An der Klägerin, einer mit Gesellschaftsvertrag vom 1. Juli 1992 gegründeten GmbH, ist der alleinvertretungsberechtigte Geschäftsführer mit 74% beteiligt. Gegenstand des Unternehmens ist u.a. die Durchführung von dienst- und ingenieurtechnischen Leistungen auf dem Gebiet der Wärmetechnik, Wasserchemie und Wasseraufbereitung sowie der Reinigung, Konservierung und Konditionierung von dampf- und flüssigkeitsführenden Systemen. Der am 14. Dezember 1943 geborene Geschäftsführer erhielt gemäß Anstellungsvertrag vom 10. Juli 1992 bis zur Vollendung des 65. Lebensjahres für seine Tätigkeit im Dienste der GmbH ein Jahresgehalt von 78.000 DM, eine Gewinntantieme in Höhe von 5% des tantiemepflichtigen Gewinns, einen Dienstwagen, eine vom Unternehmen zu tragende Unfallversicherung sowie eine als Lebensversicherung ausgestaltete Direktversicherung mit einem Versicherungsbeitrag bis zu 4.200 DM pro Jahr. Desweiteren stand dem Geschäftsführer gemäß § 6 des Vertrages nach seinem Ausscheiden aus der Gesellschaft ein lebenslängliches Ruhegehalt in Höhe von 75% des festgelegten Jahresgehaltes zu.

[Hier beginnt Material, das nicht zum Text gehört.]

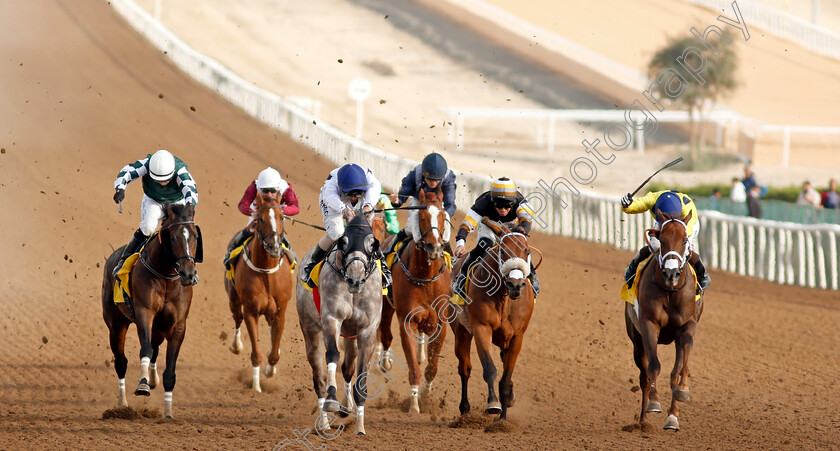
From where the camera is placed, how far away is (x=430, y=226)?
915 cm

Der Anstellungsvertrag wurde 1994 vom zuständigen Veranlagungsteilbezirk ohne Ergebnis geprüft.

Die steuerlich beratene Klägerin führte bei der Gewinnermittlung 1995 erstmals Aufwendungen für die betriebliche Altersvorsorge in Höhe von 68.837,00 DM den Pensionsrückstellungen zu. Dieser Betrag entsprach 1/3 des Betrages nach § 6a Abs. 4 Satz 3 EStG. Die Gesamtbezüge des Geschäftsführers wurden mit 136.740,00 DM angegeben. Entsprechend wurde 1996 verfahren.

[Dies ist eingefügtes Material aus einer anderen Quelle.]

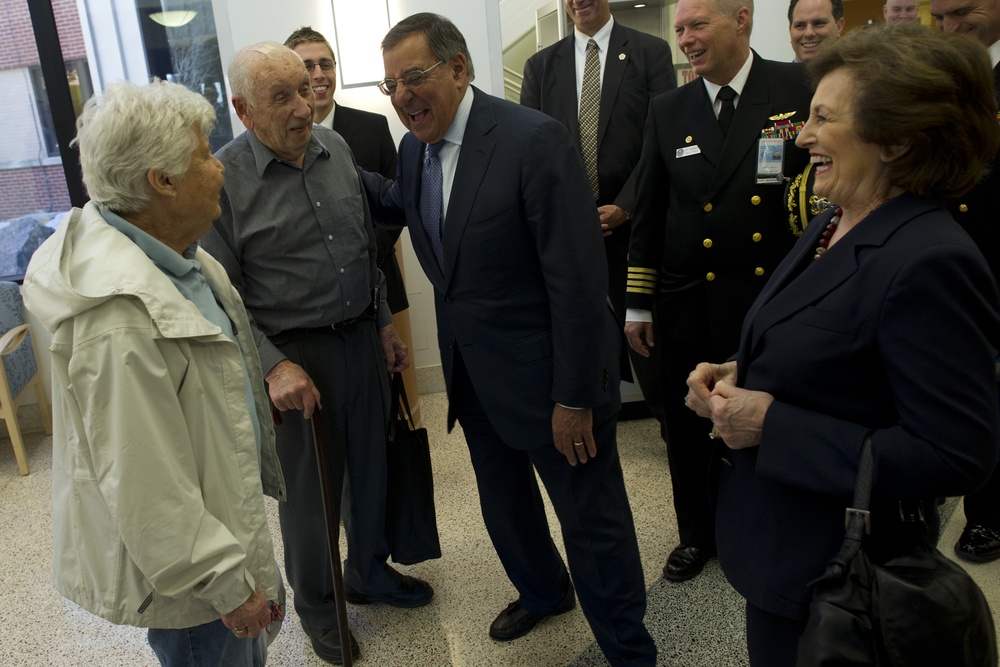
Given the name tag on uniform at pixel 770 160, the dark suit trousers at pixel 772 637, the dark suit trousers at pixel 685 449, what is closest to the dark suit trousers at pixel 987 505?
the dark suit trousers at pixel 685 449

Bei der Steuerfestsetzungen für die Jahre 1995 und 1996 folgte der Beklagte zunächst den Steuererklärungen der Klägerin mit unwesentlichen – hier nicht streitigen – Änderungen. Er erließ abschließende Bescheide, die nicht unter dem Vorbehalt der Nachprüfung standen. Wegen der Einzelheiten der Bescheide wird auf die Einspruchsentscheidung vom 8. August 2000 verwiesen.

In der Zeit vom 25. Januar 1999 bis 26. Februar 1999 führte der Beklagte bei der Klägerin eine Betriebsprüfung durch. Im Rahmen der Betriebsprüfung wurden dem Beklagten u.a. Unterlagen zur Gesamtversorgung des Geschäftsführers bekannt. So stellte der Beklagte u.a. fest, dass der Geschäftsführer der Klägerin bereits seit 27 Jahren Beiträge zur gesetzlichen Rentenversicherung geleistet hatte, dass für den Geschäftsführer zum 1. September 1992 eine Direktversicherung bei einem Jahresbeitrag von 4.200 DM abgeschlossen wurde und dass mit Gesellschaftsbeschluss vom 6. September 1995, zu dem der Mitgesellschafter am 28. September 1995 seine Zustimmung erteilte, Maßnahmen zur Sicherung der Altersvorsorge veranlasst worden sind. Darüber hinaus teilte die Klägerin dem Beklagten im März 1999 mit, dass die Pensionszusage mit Gesellschafterbeschluss vom 10. Juli 1992 ausgesetzt und erst gemäß Gesellschafterbeschluss vom 6. September 1995 wieder in Kraft gesetzt worden ist.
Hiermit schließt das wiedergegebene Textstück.